Wyoming’s largest coal miner Peabody Energy announced today it will lay off approximately 250 employees across its corporate support departments, aiming to cut costs during a prolonged period of weak markets.

Peabody spokeswoman Beth Sutton said the cutbacks are not expected to impact the company’s planned production in Wyoming, nor will it impact its employees at the company’s Powder River Basin mines. However, Peabody’s office in Gillette will be closed as a result of the cutbacks.

“The company regrets the impact of the office closure on employees, their families and their communities and has taken steps to lessen the impact. Approximately 30 employees will take on other business roles and will be relocated to offices at Peabody’s operations in the Campbell County area,” Sutton told WyoFile via email.

“The office closure will result in a net reduction of approximately 20 employees who will receive severance, extended benefits coverage, outplacement support and counseling assistance to help with the transition. The office closure is effective immediately with final closure activities continuing in the coming weeks.”

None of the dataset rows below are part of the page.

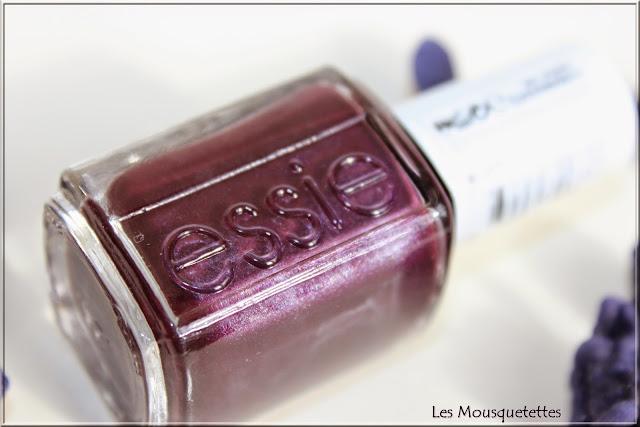 Vernis nº46 Damsel in a Dresse ESSIE - Les Mousquetettes©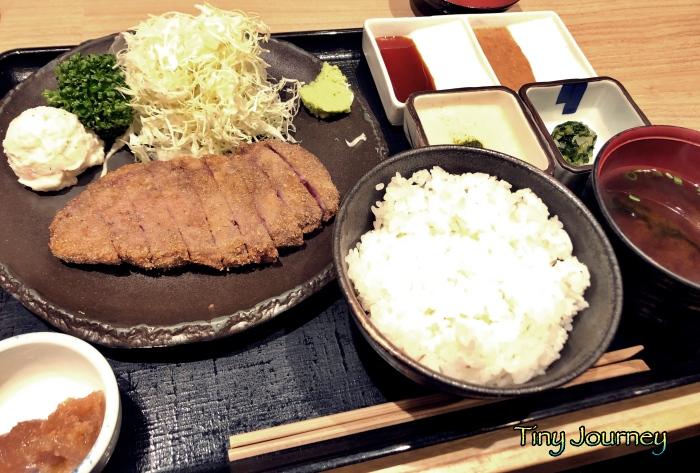 浅草牛カツの定食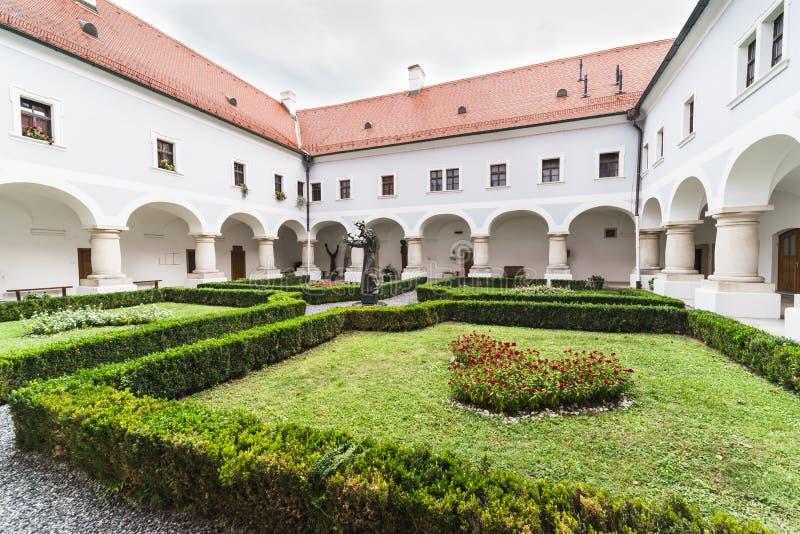 Slavonski Brod Kroatien, Franciscan kloster av den heliga Treenighet arkivbilder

The coal mining industry is a major economic force in Gillette, Wright and other communities in northeast Wyoming. Wyoming coal mines employed 6,578 people in Wyoming in 2014 — mostly in northeast Wyoming.

Peabody Energy’s North Antelope Rochelle mine in the southern Powder River Basin is the largest coal mine in the U.S. It produced more than 111 million tons of coal in 2013, according to the Wyoming State Geological Survey. Peabody also owns and operates the Caballo and Rawhide coal mines in the Powder River Basin.

The mining giant is also “undertaking a review of shifts, scheduling and mine planning at operations in Australia to determine optimal production levels” it stated in a press release.

“While we regret the impact that these actions have on employees, their families and communities, today’s announcement represents another necessary step to drive the company lower on the cost curve,” Peabody Energy president and CEO Glenn Kellow said in a prepared statement.

Sutton told WyoFile, “The company believes that the market factors affecting Peabody and other producers are largely cyclical with stronger industry fundamentals expected to return.”